Any VPS will work fine for your purposes because gemini is very lightweight and the amount of traffic here is smaller than the web.
Good luck and ask any questions you have. We are eager to help.
tl;dr
The Elites don't want you to know this but certificates are free. You can generate them. I have generated 458 certificates. [alexjones.jpg]
I had no idea there were so many cheap vps providers. like a dollar a month. But chances are they will suck as bad as the tildes i've been using...
I pay something like $45 for two years through CrunchBits. 3 cores, 80GB SSD space. It’s had one week of downtime in four years when the node broke and they needed parts, but still no data loss.
I’ve been very happy with it.
crunchbits: unable to order -- out of stock?
ionos -- order page does not load fully, gave up
oracle: could not find what I wanted and gave up after a few minutes. Don't really want to deal with Oracle-flavored everything.
google: would never give them my credit card.
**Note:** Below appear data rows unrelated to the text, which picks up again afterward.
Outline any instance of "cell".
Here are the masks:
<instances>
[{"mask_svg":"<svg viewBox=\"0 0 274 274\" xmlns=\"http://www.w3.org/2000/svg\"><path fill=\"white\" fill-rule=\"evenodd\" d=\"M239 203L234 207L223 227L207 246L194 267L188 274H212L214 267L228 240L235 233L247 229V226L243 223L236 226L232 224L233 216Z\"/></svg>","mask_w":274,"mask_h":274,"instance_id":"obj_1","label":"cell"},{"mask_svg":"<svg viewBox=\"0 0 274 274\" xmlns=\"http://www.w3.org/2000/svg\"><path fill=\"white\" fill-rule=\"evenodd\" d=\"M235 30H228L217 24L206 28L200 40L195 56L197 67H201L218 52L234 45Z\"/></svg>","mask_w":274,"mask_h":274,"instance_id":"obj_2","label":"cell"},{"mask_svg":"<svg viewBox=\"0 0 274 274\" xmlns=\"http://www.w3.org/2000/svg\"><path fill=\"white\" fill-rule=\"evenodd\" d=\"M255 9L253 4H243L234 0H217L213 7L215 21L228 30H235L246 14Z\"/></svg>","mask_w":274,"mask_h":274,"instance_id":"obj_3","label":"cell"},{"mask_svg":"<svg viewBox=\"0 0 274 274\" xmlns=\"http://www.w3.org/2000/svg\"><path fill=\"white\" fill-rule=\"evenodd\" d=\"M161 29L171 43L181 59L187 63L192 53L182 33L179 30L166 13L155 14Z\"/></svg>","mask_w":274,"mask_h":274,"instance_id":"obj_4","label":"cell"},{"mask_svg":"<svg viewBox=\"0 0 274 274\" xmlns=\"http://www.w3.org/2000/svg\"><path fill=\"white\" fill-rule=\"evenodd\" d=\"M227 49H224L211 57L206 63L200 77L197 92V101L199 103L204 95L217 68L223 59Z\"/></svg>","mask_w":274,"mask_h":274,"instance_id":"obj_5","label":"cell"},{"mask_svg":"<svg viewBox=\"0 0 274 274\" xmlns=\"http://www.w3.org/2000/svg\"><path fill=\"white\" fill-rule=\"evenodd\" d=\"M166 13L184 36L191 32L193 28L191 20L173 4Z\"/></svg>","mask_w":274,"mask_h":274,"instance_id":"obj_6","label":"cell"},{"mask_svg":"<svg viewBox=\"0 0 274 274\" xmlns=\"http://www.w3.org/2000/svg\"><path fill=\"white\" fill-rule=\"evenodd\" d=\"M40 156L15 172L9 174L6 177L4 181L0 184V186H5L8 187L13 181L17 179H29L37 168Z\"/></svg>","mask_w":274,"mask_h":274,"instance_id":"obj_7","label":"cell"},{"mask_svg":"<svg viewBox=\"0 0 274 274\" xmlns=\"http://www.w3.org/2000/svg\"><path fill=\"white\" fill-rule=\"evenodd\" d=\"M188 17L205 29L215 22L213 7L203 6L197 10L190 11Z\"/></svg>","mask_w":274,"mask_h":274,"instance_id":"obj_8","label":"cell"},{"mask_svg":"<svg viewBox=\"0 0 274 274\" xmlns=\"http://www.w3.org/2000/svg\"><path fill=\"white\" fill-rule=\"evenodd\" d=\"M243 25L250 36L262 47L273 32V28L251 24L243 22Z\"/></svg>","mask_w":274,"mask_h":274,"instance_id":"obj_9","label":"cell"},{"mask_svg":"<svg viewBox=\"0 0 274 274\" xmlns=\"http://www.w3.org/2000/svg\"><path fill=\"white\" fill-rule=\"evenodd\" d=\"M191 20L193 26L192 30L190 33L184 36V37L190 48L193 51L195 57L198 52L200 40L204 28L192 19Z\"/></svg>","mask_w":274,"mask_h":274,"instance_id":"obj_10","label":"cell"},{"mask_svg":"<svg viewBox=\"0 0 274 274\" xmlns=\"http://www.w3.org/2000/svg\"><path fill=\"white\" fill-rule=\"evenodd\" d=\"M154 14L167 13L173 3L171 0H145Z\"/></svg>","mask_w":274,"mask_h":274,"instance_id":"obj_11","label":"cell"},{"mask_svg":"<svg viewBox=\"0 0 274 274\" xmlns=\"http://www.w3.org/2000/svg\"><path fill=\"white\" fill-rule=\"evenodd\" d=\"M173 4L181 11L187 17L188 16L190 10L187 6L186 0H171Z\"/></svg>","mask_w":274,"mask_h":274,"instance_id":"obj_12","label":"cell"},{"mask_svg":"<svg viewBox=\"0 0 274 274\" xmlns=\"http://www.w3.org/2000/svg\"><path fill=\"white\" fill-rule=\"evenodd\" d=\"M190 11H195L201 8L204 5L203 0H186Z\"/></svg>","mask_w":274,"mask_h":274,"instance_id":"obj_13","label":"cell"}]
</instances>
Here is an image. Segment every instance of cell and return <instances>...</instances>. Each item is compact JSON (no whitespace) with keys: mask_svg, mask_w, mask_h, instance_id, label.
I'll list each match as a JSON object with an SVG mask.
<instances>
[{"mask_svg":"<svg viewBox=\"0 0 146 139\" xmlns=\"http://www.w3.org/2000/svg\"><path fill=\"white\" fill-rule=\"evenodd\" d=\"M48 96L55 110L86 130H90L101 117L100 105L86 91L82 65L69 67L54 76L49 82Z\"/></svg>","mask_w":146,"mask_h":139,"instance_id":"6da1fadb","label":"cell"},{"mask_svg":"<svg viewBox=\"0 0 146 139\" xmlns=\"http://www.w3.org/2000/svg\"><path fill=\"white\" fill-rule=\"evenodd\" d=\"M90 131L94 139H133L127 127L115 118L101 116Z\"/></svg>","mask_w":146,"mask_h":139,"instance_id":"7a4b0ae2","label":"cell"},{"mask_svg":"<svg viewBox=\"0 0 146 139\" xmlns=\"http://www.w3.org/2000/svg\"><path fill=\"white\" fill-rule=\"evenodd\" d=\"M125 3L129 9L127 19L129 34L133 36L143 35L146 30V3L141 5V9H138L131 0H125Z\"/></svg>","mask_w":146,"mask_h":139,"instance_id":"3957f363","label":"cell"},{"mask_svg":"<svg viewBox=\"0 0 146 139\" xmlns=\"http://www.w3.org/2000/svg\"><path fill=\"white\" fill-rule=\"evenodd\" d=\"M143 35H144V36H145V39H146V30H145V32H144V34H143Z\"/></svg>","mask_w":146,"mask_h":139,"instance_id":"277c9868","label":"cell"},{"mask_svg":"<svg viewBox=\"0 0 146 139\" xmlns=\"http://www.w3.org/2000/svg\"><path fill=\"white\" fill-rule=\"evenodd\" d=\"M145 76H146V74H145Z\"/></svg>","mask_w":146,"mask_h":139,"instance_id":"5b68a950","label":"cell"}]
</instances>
Gah. The more I look the more my eyes glaze over and I think to myself: my requirements are so close to 0 as to be a rounding error. It's almost as someone should pay _me_ for the headache. I am giving up for today.
Check the old LowEndBox site. They still post lots of VPS deals in the range of $15-$30 /year.
Watch out. All the lowendbox deals seem to be 'specials', like $150/yr with a $120 first year discount.
I almost signed up following another link talking about a $2.25/mo deal, put in a credit card, but noticed last-minute that it was $28/mo, not per year...
Woah. Be careful! I’ve never seen a switch like that.
They most definitely are not *all* like that. I grabbed one linked from them through HudsonValleyHost that was something like $18/yr paid in full with recurring discount. Used it for a while.
Have used a number of their advertised plans over the years and never seen anything like what you described unless it was a link to an offer that already ended.
If you are sure they tried to bill you $28/mo you should report it to the site so hopefully they never advertise that VPS again.
I think it was mostly my ADHD. I followed a link from a very old reddit thread and was not paying attention.
That sounds very possible. If it was any ad from the actual LowEndBox site in the last 30 days that would be wild. But something advertised years ago the price could be anything today.
I just tried to sign up with netcup (German), but received an email that I am required to verify my identity using a device with a camera. So much for this low-priced option.
DigitalOcean?
I thought I'd give Oracle a try -- tired of dicking around with unknown clowns. But oracle.com seems to be down for the last hour! They are aware of the issue, thank god.
Spent a couple of hours trying to set up an Oracle account. Between the server going down and being rejected for no real reason, tried 3 times. Now there is an open ticket and they will get back to me within 48 hours. Great. I really didn't want to deal with that ****hole, but a free tier got the better of me.
So now 3 random places have my credit card to be leaked at some future date, and I got absolutely nothing.
Just in case you're still shopping for a VPS....
I'm happy with my $2/mo RackNerd VPS. They have specials going on all the time like this 1 vCPU/1 GB RAM/20 GB SSD for $10.96/yr:
That should be way more than enough to run a small Gemini site, or even a small Web site if you care for that.